La Fédération ainsi que le Parc ont multiplié les démarches auprès de la Préfecture, notamment afin que le dossier soit présenté devant la Commission départementale consultative de la faune captive. Ces sollicitations sont restées sans réponse.
Par ailleurs, il est apparu que la Préfecture, qui avait assuré mener un traitement sincère du dossier, avait parallèlement déposé une plainte auprès du Procureur de la République, alors même que les difficultés soulevées relevaient jusqu’alors essentiellement du champ administratif. Face à cette judiciarisation du dossier, le Parc, soutenu par ProNaturA, a fait appel à Maître Le Mailloux, avocat spécialisé dans les affaires liées à la faune sauvage, lequel a engagé un recours soulignant les nombreux points de droit qui auraient été outrepassés dans la gestion du dossier.
En avril 2026, le dossier a finalement été présenté devant la Commission départementale. Son examen y est apparu, selon les observations formulées, particulièrement orienté, laissant peu de place à l’expression de positions contradictoires pourtant étayées juridiquement. Un projet d’arrêté y a été proposé, sans réelle prise en compte de la situation effective du Parc, avec pour conséquence une fermeture à brève échéance.
Le Parc et son conseil ont alors déposé un référé devant le tribunal administratif de Grenoble, contestant la légalité de cet arrêté. Le gérant du Parc a été convoqué à une audience le 28 mai 2026.

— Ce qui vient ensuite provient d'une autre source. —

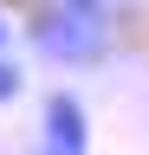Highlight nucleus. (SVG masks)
Segmentation results:
<instances>
[{
  "mask_svg": "<svg viewBox=\"0 0 149 155\" xmlns=\"http://www.w3.org/2000/svg\"><path fill=\"white\" fill-rule=\"evenodd\" d=\"M110 7L104 0H39V13L26 19V45L46 65H97L110 52Z\"/></svg>",
  "mask_w": 149,
  "mask_h": 155,
  "instance_id": "f257e3e1",
  "label": "nucleus"
},
{
  "mask_svg": "<svg viewBox=\"0 0 149 155\" xmlns=\"http://www.w3.org/2000/svg\"><path fill=\"white\" fill-rule=\"evenodd\" d=\"M46 149H59V155H84L91 149V116H84V104L71 91L46 97Z\"/></svg>",
  "mask_w": 149,
  "mask_h": 155,
  "instance_id": "f03ea898",
  "label": "nucleus"
},
{
  "mask_svg": "<svg viewBox=\"0 0 149 155\" xmlns=\"http://www.w3.org/2000/svg\"><path fill=\"white\" fill-rule=\"evenodd\" d=\"M20 91H26V71L13 65L7 52H0V104H13V97H20Z\"/></svg>",
  "mask_w": 149,
  "mask_h": 155,
  "instance_id": "7ed1b4c3",
  "label": "nucleus"
},
{
  "mask_svg": "<svg viewBox=\"0 0 149 155\" xmlns=\"http://www.w3.org/2000/svg\"><path fill=\"white\" fill-rule=\"evenodd\" d=\"M0 45H7V19H0Z\"/></svg>",
  "mask_w": 149,
  "mask_h": 155,
  "instance_id": "20e7f679",
  "label": "nucleus"
},
{
  "mask_svg": "<svg viewBox=\"0 0 149 155\" xmlns=\"http://www.w3.org/2000/svg\"><path fill=\"white\" fill-rule=\"evenodd\" d=\"M39 155H59V149H39Z\"/></svg>",
  "mask_w": 149,
  "mask_h": 155,
  "instance_id": "39448f33",
  "label": "nucleus"
}]
</instances>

Le jugement est tombé ce lundi 1er juin 2026 : l’arrêté empêchant le fonctionnement du Parc est suspendu. Le tribunal a également confirmé que la limitation imposée des effectifs n’était pas légale.
Commentaire
ProNaturA France se réjouit de cette décision, qui constitue un signal important pour l’ensemble de la communauté des éleveurs et gestionnaires de parcs animaliers. Ce jugement pourra désormais être invoqué comme référence dans des situations comparables.
Nous remercions le Parc pour son engagement constant dans la défense de cette cause, ainsi que le Tribunal de Grenoble pour avoir entendu les arguments des spécialistes compétents du monde animal.

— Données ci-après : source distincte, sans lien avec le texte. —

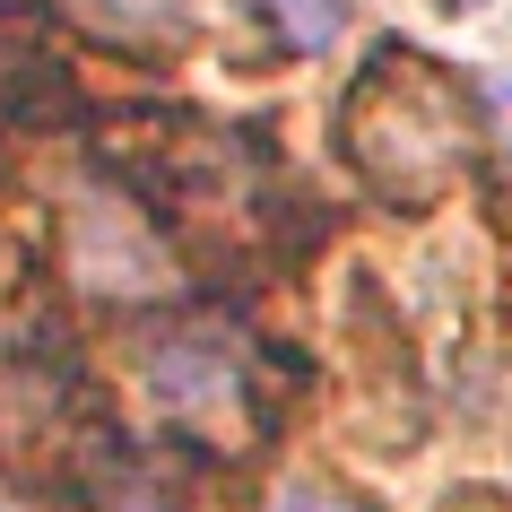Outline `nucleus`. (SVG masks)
<instances>
[{"label":"nucleus","instance_id":"f03ea898","mask_svg":"<svg viewBox=\"0 0 512 512\" xmlns=\"http://www.w3.org/2000/svg\"><path fill=\"white\" fill-rule=\"evenodd\" d=\"M139 382L183 434H217V426H252L261 417V400H252V339H235L217 322H174L165 339H148Z\"/></svg>","mask_w":512,"mask_h":512},{"label":"nucleus","instance_id":"7ed1b4c3","mask_svg":"<svg viewBox=\"0 0 512 512\" xmlns=\"http://www.w3.org/2000/svg\"><path fill=\"white\" fill-rule=\"evenodd\" d=\"M70 270H79L96 296H148V287H165V252H157V235L122 209V191L96 183V191L70 200Z\"/></svg>","mask_w":512,"mask_h":512},{"label":"nucleus","instance_id":"0eeeda50","mask_svg":"<svg viewBox=\"0 0 512 512\" xmlns=\"http://www.w3.org/2000/svg\"><path fill=\"white\" fill-rule=\"evenodd\" d=\"M261 18H270L296 53H330V44L348 35V0H261Z\"/></svg>","mask_w":512,"mask_h":512},{"label":"nucleus","instance_id":"1a4fd4ad","mask_svg":"<svg viewBox=\"0 0 512 512\" xmlns=\"http://www.w3.org/2000/svg\"><path fill=\"white\" fill-rule=\"evenodd\" d=\"M408 9H417L426 27H469V18H486L495 0H408Z\"/></svg>","mask_w":512,"mask_h":512},{"label":"nucleus","instance_id":"423d86ee","mask_svg":"<svg viewBox=\"0 0 512 512\" xmlns=\"http://www.w3.org/2000/svg\"><path fill=\"white\" fill-rule=\"evenodd\" d=\"M44 87H53V35L18 9H0V113H18Z\"/></svg>","mask_w":512,"mask_h":512},{"label":"nucleus","instance_id":"9b49d317","mask_svg":"<svg viewBox=\"0 0 512 512\" xmlns=\"http://www.w3.org/2000/svg\"><path fill=\"white\" fill-rule=\"evenodd\" d=\"M0 512H35V504H27V495H18V486H0Z\"/></svg>","mask_w":512,"mask_h":512},{"label":"nucleus","instance_id":"39448f33","mask_svg":"<svg viewBox=\"0 0 512 512\" xmlns=\"http://www.w3.org/2000/svg\"><path fill=\"white\" fill-rule=\"evenodd\" d=\"M61 9L105 44H183L191 35V0H61Z\"/></svg>","mask_w":512,"mask_h":512},{"label":"nucleus","instance_id":"20e7f679","mask_svg":"<svg viewBox=\"0 0 512 512\" xmlns=\"http://www.w3.org/2000/svg\"><path fill=\"white\" fill-rule=\"evenodd\" d=\"M157 478V452H139V443H87L79 452V486L96 512H174V486H148Z\"/></svg>","mask_w":512,"mask_h":512},{"label":"nucleus","instance_id":"9d476101","mask_svg":"<svg viewBox=\"0 0 512 512\" xmlns=\"http://www.w3.org/2000/svg\"><path fill=\"white\" fill-rule=\"evenodd\" d=\"M486 105H495V122H512V79H495V87H486Z\"/></svg>","mask_w":512,"mask_h":512},{"label":"nucleus","instance_id":"f257e3e1","mask_svg":"<svg viewBox=\"0 0 512 512\" xmlns=\"http://www.w3.org/2000/svg\"><path fill=\"white\" fill-rule=\"evenodd\" d=\"M478 96L443 70L434 53L417 44H382L356 87L339 96V165H348L356 183L391 200V209H434L443 191L469 183V165H478Z\"/></svg>","mask_w":512,"mask_h":512},{"label":"nucleus","instance_id":"6e6552de","mask_svg":"<svg viewBox=\"0 0 512 512\" xmlns=\"http://www.w3.org/2000/svg\"><path fill=\"white\" fill-rule=\"evenodd\" d=\"M270 512H374V504H356L348 486H330V478H287L270 495Z\"/></svg>","mask_w":512,"mask_h":512}]
</instances>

Par respect pour la procédure en cours, nous avions choisi de rester silencieux jusqu’à présent. Nous sommes aujourd’hui satisfaits de voir le Parc enfin libéré d’une pression administrative et judiciaire exercée depuis plus de cinq ans.

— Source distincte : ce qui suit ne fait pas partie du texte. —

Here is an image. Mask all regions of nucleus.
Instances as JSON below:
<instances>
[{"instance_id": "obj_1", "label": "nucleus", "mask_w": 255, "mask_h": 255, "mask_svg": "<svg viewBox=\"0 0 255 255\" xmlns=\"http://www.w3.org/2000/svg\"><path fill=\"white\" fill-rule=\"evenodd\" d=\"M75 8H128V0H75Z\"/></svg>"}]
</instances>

Cette décision est d’autant plus importante qu’elle établit clairement, concernant la question des effectifs, que « les limitations révèlent une erreur manifeste d’appréciation ».
Ce point est essentiel : nous constatons en effet une tendance croissante de certains services administratifs à imposer des quotas aux éleveurs et aux parcs zoologiques, alors même que ces limitations ne reposent sur aucun fondement juridique explicite.